You might drop a random love note somewhere today--in hopes it makes your loved one feel as special and warm as my robe.
love u,
k
From THE ROBE & me: 

Dear Kate:
As THE ROBE, I wish to congratulate you upon your recent discovery of the comfort and utility I am to provide you.  Even though I exist merely as a rather suitcase size of fleece imprinted with suns, moons and stars I must admit that (apologies for egotism) I knew I was made for you. I was quite apprehensive to come out of the suitcase my first evening at the GOODLIFE INN.  I had overheard the crowd and realized that I would be in great demand even as your sister flaunted me through the great room and flopped down in front of the fire place.  (I'm FLEECE for the love of God and all that is flammable!)

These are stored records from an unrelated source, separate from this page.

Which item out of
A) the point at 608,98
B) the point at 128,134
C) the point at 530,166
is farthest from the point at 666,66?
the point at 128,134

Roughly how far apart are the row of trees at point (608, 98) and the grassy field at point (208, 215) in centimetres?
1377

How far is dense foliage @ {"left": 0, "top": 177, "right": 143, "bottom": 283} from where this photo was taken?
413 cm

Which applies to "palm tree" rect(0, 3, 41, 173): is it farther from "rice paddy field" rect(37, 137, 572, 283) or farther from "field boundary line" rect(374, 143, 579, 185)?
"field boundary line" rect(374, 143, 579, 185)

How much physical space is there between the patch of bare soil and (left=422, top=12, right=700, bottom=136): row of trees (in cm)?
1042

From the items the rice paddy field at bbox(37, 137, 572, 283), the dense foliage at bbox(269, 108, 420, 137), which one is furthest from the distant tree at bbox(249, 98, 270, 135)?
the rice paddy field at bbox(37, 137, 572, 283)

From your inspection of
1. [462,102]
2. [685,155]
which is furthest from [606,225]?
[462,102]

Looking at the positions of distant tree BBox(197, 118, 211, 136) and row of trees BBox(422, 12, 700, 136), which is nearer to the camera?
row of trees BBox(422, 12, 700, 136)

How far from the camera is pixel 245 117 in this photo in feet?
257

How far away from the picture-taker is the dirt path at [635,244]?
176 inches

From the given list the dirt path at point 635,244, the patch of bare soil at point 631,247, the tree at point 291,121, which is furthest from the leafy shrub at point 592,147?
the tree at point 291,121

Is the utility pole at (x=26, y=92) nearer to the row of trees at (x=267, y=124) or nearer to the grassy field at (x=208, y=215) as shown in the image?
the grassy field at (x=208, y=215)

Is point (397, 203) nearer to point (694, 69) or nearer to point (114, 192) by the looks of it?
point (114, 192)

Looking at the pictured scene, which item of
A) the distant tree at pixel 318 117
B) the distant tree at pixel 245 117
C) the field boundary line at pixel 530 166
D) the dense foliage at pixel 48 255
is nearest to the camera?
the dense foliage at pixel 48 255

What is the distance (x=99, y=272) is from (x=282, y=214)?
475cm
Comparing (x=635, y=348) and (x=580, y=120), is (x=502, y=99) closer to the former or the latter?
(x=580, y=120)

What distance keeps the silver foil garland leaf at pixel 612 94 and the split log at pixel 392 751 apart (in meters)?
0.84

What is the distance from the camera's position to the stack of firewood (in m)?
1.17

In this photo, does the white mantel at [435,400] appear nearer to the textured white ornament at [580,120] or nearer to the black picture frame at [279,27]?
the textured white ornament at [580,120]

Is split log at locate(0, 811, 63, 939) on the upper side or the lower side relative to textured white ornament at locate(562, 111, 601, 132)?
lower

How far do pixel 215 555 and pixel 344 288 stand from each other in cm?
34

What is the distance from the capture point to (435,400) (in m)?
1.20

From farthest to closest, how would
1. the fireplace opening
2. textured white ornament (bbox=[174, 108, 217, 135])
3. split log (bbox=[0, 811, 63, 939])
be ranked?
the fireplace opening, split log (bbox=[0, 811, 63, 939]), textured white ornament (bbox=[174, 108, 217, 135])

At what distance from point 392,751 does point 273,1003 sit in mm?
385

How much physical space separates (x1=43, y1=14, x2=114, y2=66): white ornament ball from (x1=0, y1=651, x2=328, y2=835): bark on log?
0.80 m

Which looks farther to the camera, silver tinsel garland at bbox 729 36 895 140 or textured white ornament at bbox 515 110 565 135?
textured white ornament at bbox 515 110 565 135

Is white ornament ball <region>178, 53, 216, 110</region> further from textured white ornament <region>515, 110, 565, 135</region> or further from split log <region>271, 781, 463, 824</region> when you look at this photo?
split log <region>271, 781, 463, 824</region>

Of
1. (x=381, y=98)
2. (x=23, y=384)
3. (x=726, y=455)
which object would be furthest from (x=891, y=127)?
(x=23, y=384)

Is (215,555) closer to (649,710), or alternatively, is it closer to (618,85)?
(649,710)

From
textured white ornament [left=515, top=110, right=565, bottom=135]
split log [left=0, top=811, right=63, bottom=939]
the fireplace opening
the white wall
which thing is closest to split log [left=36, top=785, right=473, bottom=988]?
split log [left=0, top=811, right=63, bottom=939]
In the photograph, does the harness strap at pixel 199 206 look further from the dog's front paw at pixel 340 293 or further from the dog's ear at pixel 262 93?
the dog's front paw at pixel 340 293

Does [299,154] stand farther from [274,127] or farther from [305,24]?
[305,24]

It was then that I lengthened my pockets so that you would receive love notes.  I widened my sash so that you could tie and untie me as needed.  I knew that I would comfort you like no other.
Do I miss your sisters slovenly ways?  NO!  I dare to shout that the last foster puppy she brought in to the house narrowly missed me during yet another annoying attempt at disproving any and all theories of house breaking.  Often I would lie discarded on the bedroom floor as a mere bed for Mama Zen, the ungrateful shedding beast of a cat.  
Now, I am a robe with meaning and purpose.  A ROBE with a mission to keep you, my mistress, in comfort, warmth and poetry filled pockets.
Coveringly yours -
ROBE
Reader:  Though my previous wearer did not truly abuse me, I always wondered if she truly needed me; especially as she resides in the TROPICAL CLIMATE of Florida.  It is not my intent to slander her by any means.  
___________________________________________________________________________________
Never underestimate the power of a love note, especially written in permanent ink.